◆ **Selected excerpt**:
※ ※ ※
3. In fact the respondent treated the sum referable to the 1974/1975 year as being not $274 but $288, and calculated the applicant's undeducted purchase price as follows (Ex. 1):
"Year Undeducted Insurance Superannuation Total Allowable purchase premiums contributions paid claim price $ $ $ $ $ 1974 52 517 735 1252 1200 1975 236 517 919 1436 1200 ---- Total $288."
The applicant having retired aged 47, his life expectancy as calculated by reference to the prescribed Australian Life Tables for 1965-67 was 25.27 years. The amount that the Commissioner determined as excluded from the applicant's assessable income for the year ended 30 June 1983 was $11, calculated as follows:
"Undeducted Purchase Price/Life Expectancy 288/25.27 = $11.40 per annum."
4. The options available to the applicant had been advised to him by the Australian Government Retirement Benefits Office as being:
"(i) `Government financed' pension of $10,435.00 p.a.
plus a lump sum of $11,900.
OR
(ii) `Government financed' pension of $10,435.00 p.a.
plus a contributor financed pension of $4,174.00 p.a. ---------- total pension $14,609.00 p.a.plus a lump sum of $2,310."
The applicant chose to receive the larger pension and argued that he used the extra lump sum which he could have elected to receive ($10,099) to "purchase" the additional pension.
※ ※ ※
◆ **To do**: Reproduce, word for word, the excerpt above on the applicant's undeducted purchase price and pension options.

◆ **Given material**:
※ ※ ※
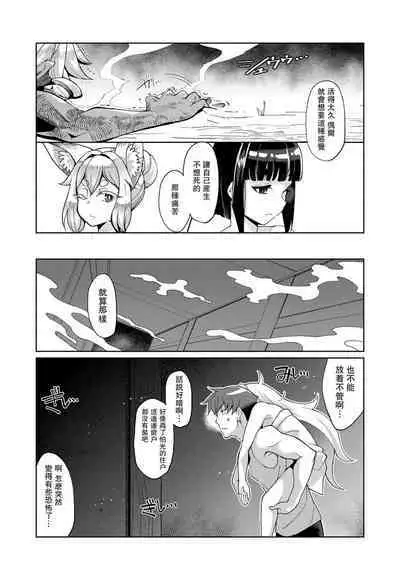 [Yumano Yuuki] Kuon-sou no Youba-tachi Ch. 3 (Kuonsou no Youba-tachi <Jou>) [Chinese] [瓜皮有偿汉化] [Digital]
※ ※ ※
◆ **Output of the exercise**:
3. In fact the respondent treated the sum referable to the 1974/1975 year as being not $274 but $288, and calculated the applicant's undeducted purchase price as follows (Ex. 1):
"Year Undeducted Insurance Superannuation Total Allowable purchase premiums contributions paid claim price $ $ $ $ $ 1974 52 517 735 1252 1200 1975 236 517 919 1436 1200 ---- Total $288."
The applicant having retired aged 47, his life expectancy as calculated by reference to the prescribed Australian Life Tables for 1965-67 was 25.27 years. The amount that the Commissioner determined as excluded from the applicant's assessable income for the year ended 30 June 1983 was $11, calculated as follows:
"Undeducted Purchase Price/Life Expectancy 288/25.27 = $11.40 per annum."
4. The options available to the applicant had been advised to him by the Australian Government Retirement Benefits Office as being:
"(i) `Government financed' pension of $10,435.00 p.a.
plus a lump sum of $11,900.
OR
(ii) `Government financed' pension of $10,435.00 p.a.
plus a contributor financed pension of $4,174.00 p.a. ---------- total pension $14,609.00 p.a.plus a lump sum of $2,310."
The applicant chose to receive the larger pension and argued that he used the extra lump sum which he could have elected to receive ($10,099) to "purchase" the additional pension.